**CHALLENGE:**
Rename "vertical panel seam" as "vertical panel joint" throughout the rows below, and write the rows out again with everything else left unchanged.

[BEGIN DATA SHOWN]

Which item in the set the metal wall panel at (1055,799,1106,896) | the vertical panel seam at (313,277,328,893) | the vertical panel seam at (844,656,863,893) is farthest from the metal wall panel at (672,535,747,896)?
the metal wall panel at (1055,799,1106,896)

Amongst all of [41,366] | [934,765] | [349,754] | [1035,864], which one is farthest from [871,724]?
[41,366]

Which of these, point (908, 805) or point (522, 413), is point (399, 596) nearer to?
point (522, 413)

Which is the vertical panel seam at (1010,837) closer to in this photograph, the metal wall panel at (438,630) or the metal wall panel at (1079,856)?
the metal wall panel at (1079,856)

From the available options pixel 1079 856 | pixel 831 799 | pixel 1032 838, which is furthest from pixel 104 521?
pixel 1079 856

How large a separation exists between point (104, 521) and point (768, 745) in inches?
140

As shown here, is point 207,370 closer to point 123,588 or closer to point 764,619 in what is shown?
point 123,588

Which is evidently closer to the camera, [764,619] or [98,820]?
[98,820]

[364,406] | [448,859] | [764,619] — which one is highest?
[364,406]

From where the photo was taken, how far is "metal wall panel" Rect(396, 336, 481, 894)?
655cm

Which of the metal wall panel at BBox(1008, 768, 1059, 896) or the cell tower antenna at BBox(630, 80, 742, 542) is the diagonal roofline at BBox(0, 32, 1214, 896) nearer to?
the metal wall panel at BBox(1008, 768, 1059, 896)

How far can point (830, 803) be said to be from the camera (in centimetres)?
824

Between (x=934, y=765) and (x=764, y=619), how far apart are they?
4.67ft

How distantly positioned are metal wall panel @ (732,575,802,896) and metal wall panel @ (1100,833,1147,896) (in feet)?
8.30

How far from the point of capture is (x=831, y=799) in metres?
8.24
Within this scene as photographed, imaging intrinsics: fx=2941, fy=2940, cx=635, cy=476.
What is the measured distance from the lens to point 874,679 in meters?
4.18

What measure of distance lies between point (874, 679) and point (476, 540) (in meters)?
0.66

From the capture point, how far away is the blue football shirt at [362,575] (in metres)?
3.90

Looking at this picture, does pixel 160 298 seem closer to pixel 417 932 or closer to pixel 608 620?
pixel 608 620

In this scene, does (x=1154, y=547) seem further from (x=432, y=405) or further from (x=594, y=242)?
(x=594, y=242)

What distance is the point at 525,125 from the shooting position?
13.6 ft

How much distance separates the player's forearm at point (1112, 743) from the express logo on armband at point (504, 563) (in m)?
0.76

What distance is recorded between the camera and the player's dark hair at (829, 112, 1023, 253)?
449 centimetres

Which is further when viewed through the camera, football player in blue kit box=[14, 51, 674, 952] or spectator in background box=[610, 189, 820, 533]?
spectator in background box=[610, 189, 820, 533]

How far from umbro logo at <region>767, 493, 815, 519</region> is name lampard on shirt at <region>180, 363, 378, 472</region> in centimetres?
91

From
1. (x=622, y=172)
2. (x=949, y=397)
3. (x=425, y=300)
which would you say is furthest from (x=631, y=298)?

[END DATA SHOWN]

**OUTPUT OF THE TASK:**
Which item in the set the metal wall panel at (1055,799,1106,896) | the vertical panel joint at (313,277,328,893) | the vertical panel joint at (844,656,863,893) is farthest from the metal wall panel at (672,535,747,896)?
the metal wall panel at (1055,799,1106,896)

Amongst all of [41,366] | [934,765] | [349,754] | [1035,864], which one is farthest from [871,724]?
[41,366]

Which of these, point (908, 805) or point (522, 413), is point (399, 596) nearer to?
point (522, 413)

Which is the vertical panel joint at (1010,837) closer to in this photograph, the metal wall panel at (438,630) or the metal wall panel at (1079,856)?
the metal wall panel at (1079,856)

From the available options pixel 1079 856 | pixel 831 799 | pixel 1032 838, which is furthest from pixel 104 521?
pixel 1079 856

How large a separation exists between point (104, 521) and point (768, 745) in inches?
140

As shown here, is point 207,370 closer to point 123,588 or closer to point 764,619 in what is shown?
point 123,588

Which is evidently closer to the camera, [764,619] or [98,820]?
[98,820]

[364,406] | [448,859] | [764,619] — which one is highest?
[364,406]

From where the photo was taken, how far is "metal wall panel" Rect(396, 336, 481, 894)?
655cm

Which of the metal wall panel at BBox(1008, 768, 1059, 896) or the cell tower antenna at BBox(630, 80, 742, 542) is the diagonal roofline at BBox(0, 32, 1214, 896) nearer to?
the metal wall panel at BBox(1008, 768, 1059, 896)

How far can point (830, 803) be said to be from the camera (in centimetres)?
824

Between (x=934, y=765) and (x=764, y=619), how far apart are they?
4.67ft

How distantly positioned are metal wall panel @ (732,575,802,896) and metal wall panel @ (1100,833,1147,896) (in feet)?
8.30

How far from the point of capture is (x=831, y=799) in metres?
8.24
Within this scene as photographed, imaging intrinsics: fx=2941, fy=2940, cx=635, cy=476.
What is the measured distance from the lens to point 874,679 in meters?
4.18

What measure of distance lies between point (874, 679) and point (476, 540) (in meters)?
0.66

From the capture point, how far away is the blue football shirt at [362,575] (in metres)?
3.90

Looking at this picture, does pixel 160 298 seem closer to pixel 417 932 or closer to pixel 608 620?
pixel 608 620

In this scene, does (x=1154, y=547) seem further from (x=432, y=405) or further from (x=594, y=242)?
(x=594, y=242)

What distance is the point at 525,125 from the shooting position?
13.6 ft

How much distance separates the player's forearm at point (1112, 743) from the express logo on armband at point (504, 563) (in m)?
0.76

What distance is recorded between the camera and the player's dark hair at (829, 112, 1023, 253)?
449 centimetres

Which is further when viewed through the camera, football player in blue kit box=[14, 51, 674, 952] or spectator in background box=[610, 189, 820, 533]?
spectator in background box=[610, 189, 820, 533]

How far from umbro logo at <region>767, 493, 815, 519</region> is name lampard on shirt at <region>180, 363, 378, 472</region> in centimetres?
91

From
1. (x=622, y=172)
2. (x=949, y=397)
3. (x=425, y=300)
which would you say is furthest from (x=631, y=298)?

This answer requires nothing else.